Microgreens Contain More Vitamins and Antioxidants Than Mature Vegetables
Scientific studies confirm that microgreens contain up to 40 times more nutrients than their fully-fledged counterparts.
These tiny powerhouses encapsulate all the benefits of the mature plant in a highly concentrated form. Depending on the species, they could contain higher levels of:
- Vitamin C
- Vitamin A
- B Vitamins
- And more besides
Microgreens May Reduce Risk and Symptoms of Chronic Disease
We’ve long known that eating more fresh vegetables keeps us healthy and is linked to reducing chronic diseases.

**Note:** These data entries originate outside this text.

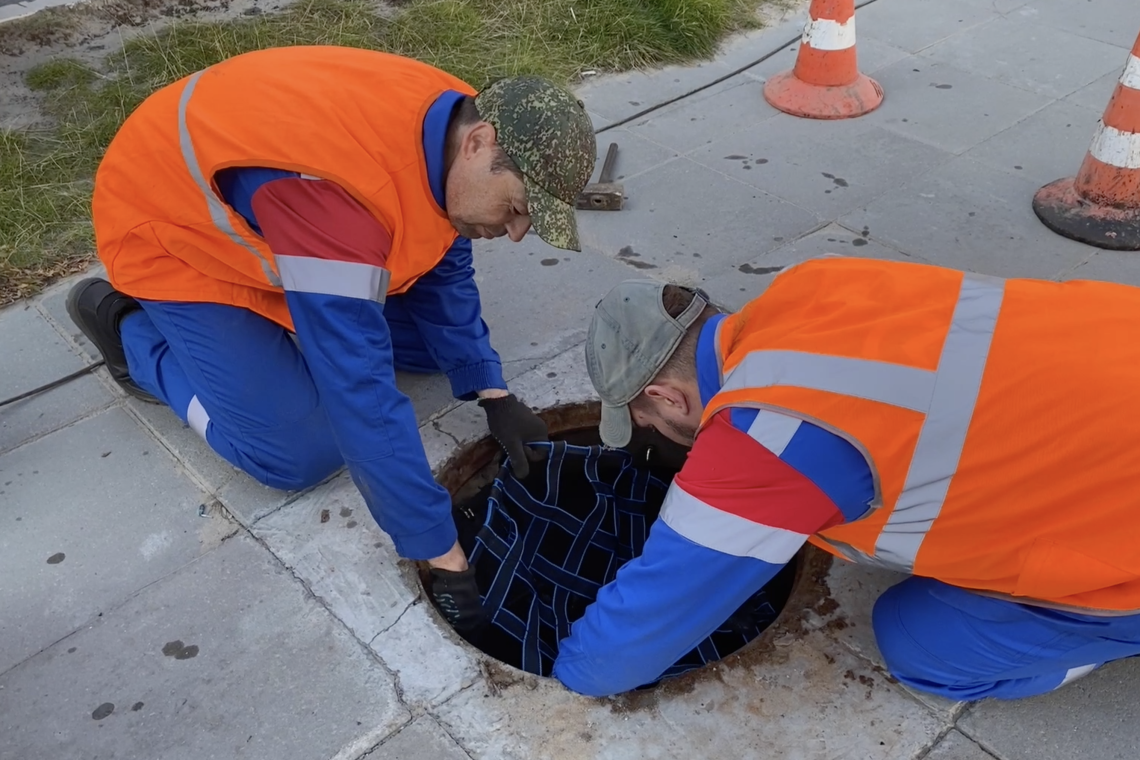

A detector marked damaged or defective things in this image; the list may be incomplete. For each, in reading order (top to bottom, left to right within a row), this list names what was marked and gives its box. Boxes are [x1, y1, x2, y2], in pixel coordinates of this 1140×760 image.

rusty manhole rim [410, 403, 820, 697]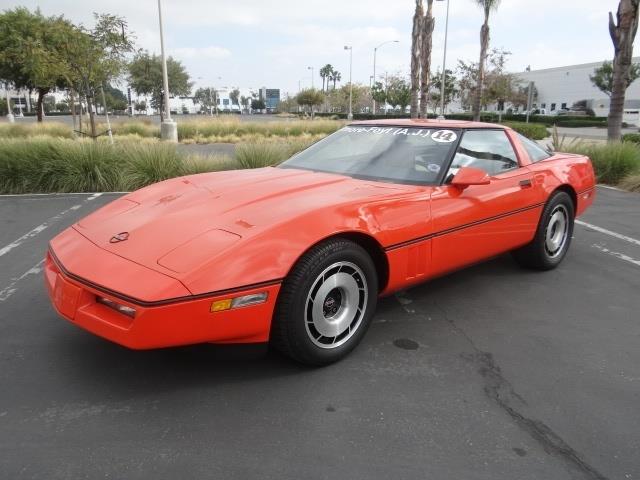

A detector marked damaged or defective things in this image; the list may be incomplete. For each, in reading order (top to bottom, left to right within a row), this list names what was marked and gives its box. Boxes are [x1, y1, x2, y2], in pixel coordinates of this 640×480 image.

asphalt crack [430, 302, 608, 480]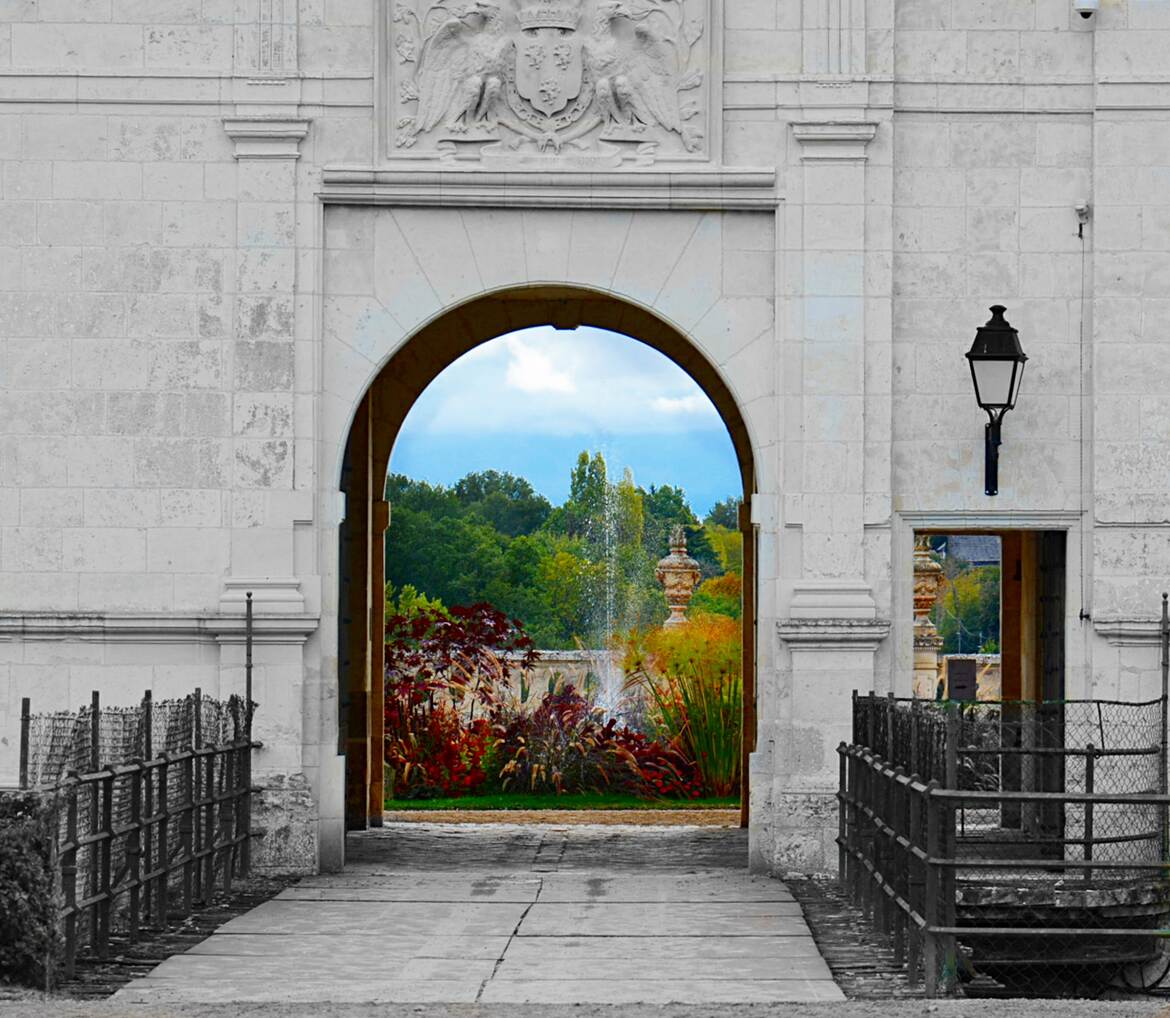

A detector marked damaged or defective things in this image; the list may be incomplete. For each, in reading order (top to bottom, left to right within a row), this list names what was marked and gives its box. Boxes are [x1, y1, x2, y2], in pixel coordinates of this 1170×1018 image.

rusted metal post [61, 776, 78, 982]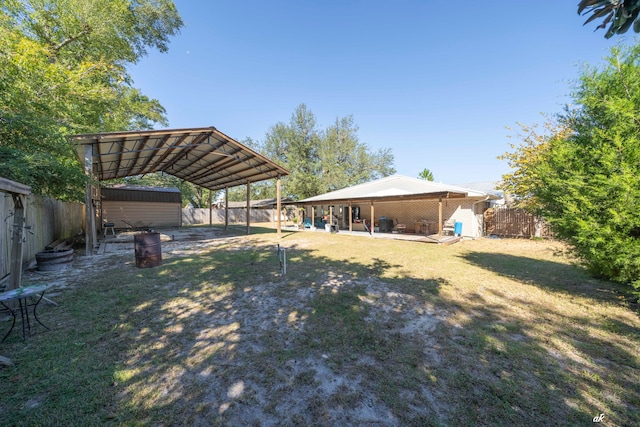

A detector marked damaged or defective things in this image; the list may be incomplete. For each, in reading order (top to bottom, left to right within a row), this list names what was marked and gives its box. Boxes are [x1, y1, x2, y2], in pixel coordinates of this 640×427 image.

rusty metal drum [132, 232, 161, 270]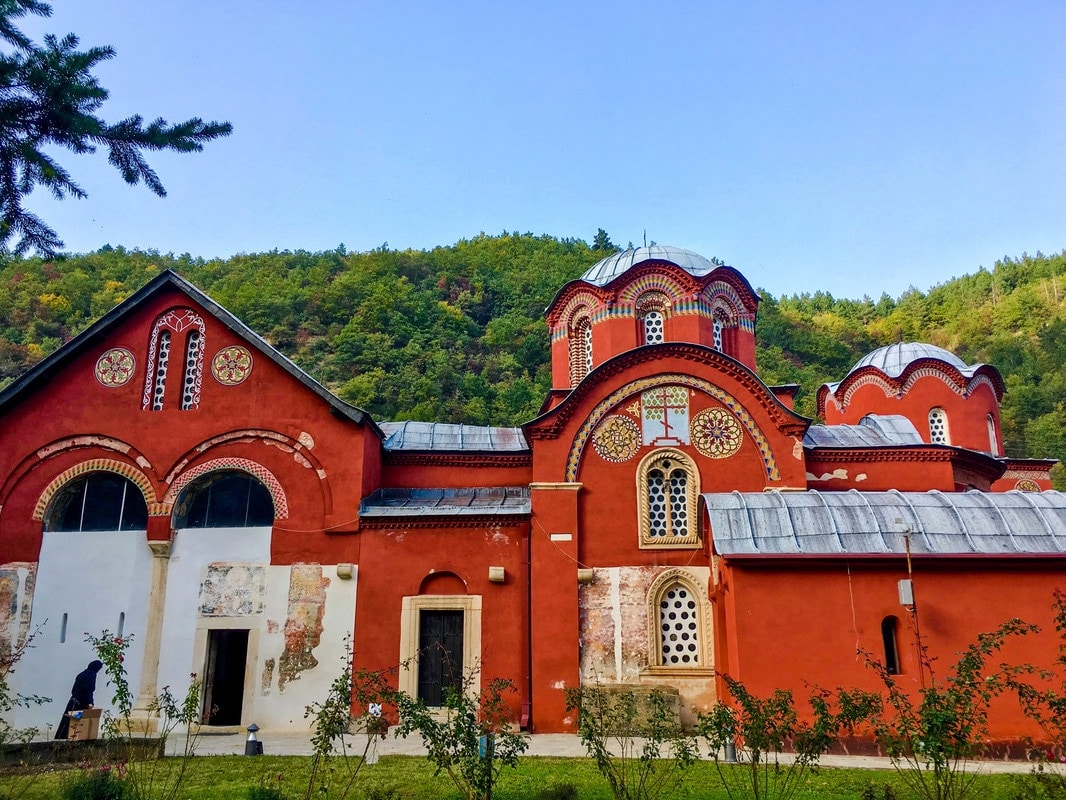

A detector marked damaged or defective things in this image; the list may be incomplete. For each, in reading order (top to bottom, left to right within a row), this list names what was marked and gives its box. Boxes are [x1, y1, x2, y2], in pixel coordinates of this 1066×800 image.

patch of peeling plaster [279, 567, 328, 691]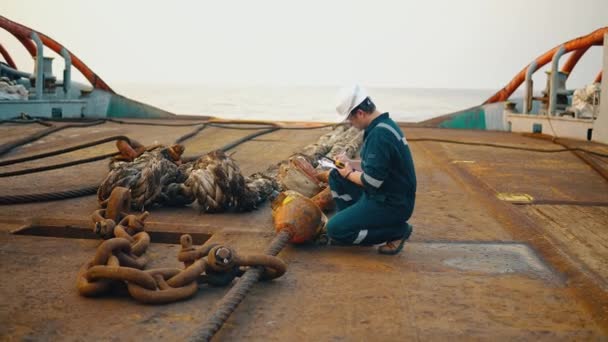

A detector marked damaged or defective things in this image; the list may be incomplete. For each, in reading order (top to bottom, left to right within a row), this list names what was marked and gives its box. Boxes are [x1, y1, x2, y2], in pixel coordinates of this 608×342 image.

rusty pipe structure [0, 15, 114, 92]
rusty pipe structure [484, 27, 608, 103]
rusty metal deck [1, 119, 608, 340]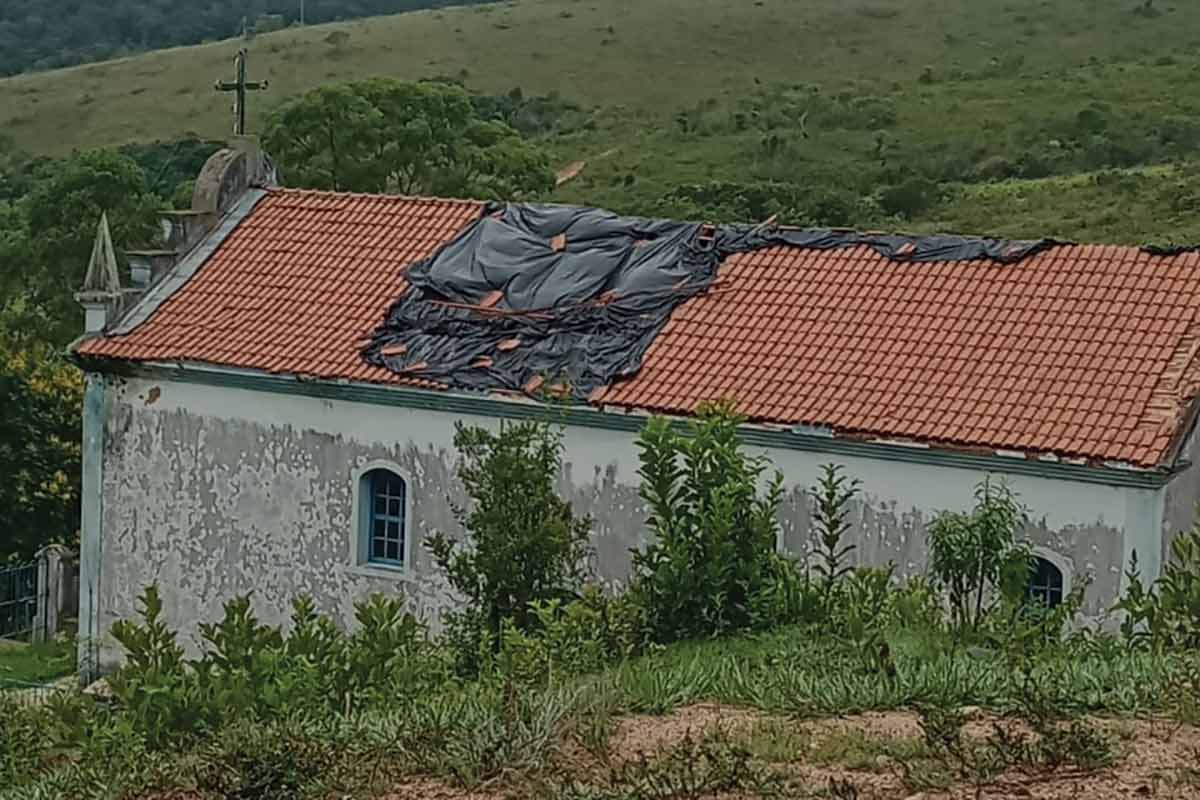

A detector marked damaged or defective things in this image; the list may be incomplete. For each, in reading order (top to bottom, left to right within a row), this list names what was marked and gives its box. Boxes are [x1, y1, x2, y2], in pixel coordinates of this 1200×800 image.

torn tarp [362, 205, 1060, 400]
peeling paint on wall [96, 379, 1161, 666]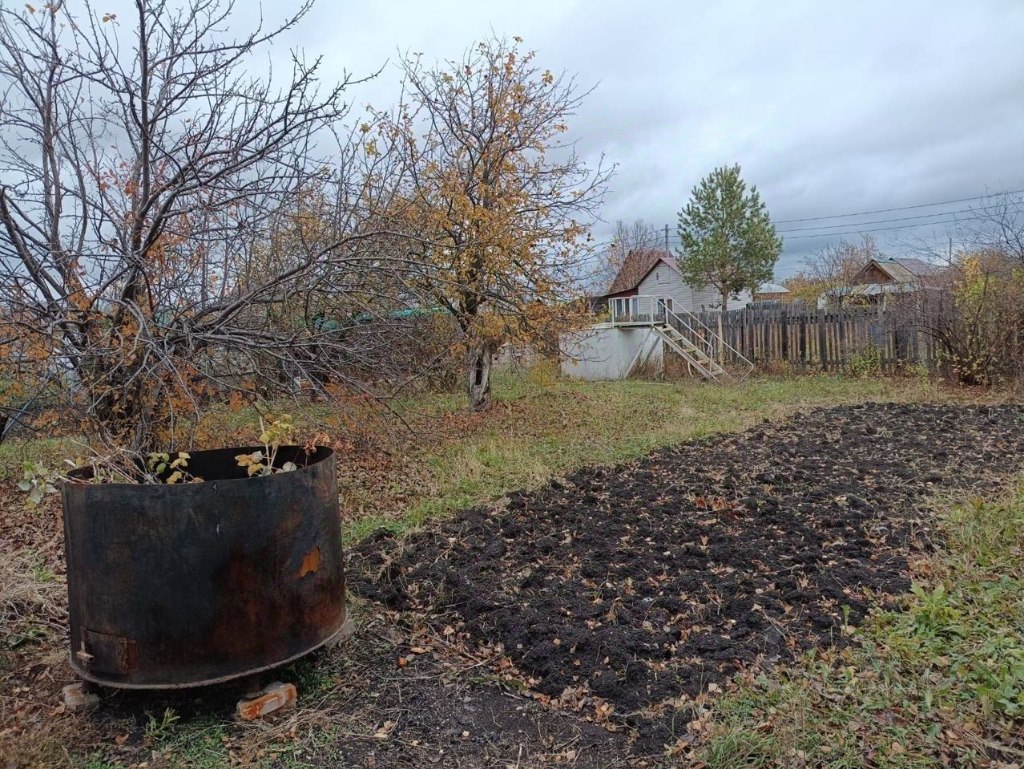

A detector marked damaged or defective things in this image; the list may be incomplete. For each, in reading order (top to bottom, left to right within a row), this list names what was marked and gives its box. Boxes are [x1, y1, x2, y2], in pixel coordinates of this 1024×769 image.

rusty metal barrel [62, 448, 348, 688]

Heart health, especially, is of great concern, as it is the leading cause of death in the United States. Most doctors and experts agree, modifying your diet to include fresh, nutrient-dense foods is one of the best ways to support a heart-healthy lifestyle.
Since microgreens deliver higher concentrations of beneficial antioxidants, vitamins, and minerals—without having to add a lot of extra food to your diet—they are a great way to support ongoing health.
Some of the chronic conditions microgreens can protect you from include:
- Heart Disease: polyphenols are a type of antioxidant linked to a decreased risk of heart disease, specifically because they can potentially lower inflammatory response and “bad” cholesterol (LDL) levels.
- Cancer: Consuming higher levels of polyphenols and antioxidants could reduce your risk of developing certain types of cancer.
- Diabetes: Research shows that antioxidants improved insulin response and sugar metabolization by up to 44 percent.
- Alzheimer’s Disease: increasing antioxidant intake could be linked to a reduced risk of Alzheimer’s disease.
Microgreens Are Good For People With Poor Kidney Function
However, microgreens contain much lower potassium levels, so anybody with poor kidney function can enjoy the health benefits of microgreens without worrying about increasing potassium intake.
Microgreens Are Sustainable
If you are interested in reducing your carbon footprint and decreasing dependence on non-local food sources, microgreens are a great way to accomplish these goals. They are super easy to grow at home, and no matter how tiny your living space might be, they don’t take up a lot of room on your kitchen counter or window sill.
You’ll get all the benefits of fresh-picked organic food without having to travel for it, reducing the burden on our global food supply.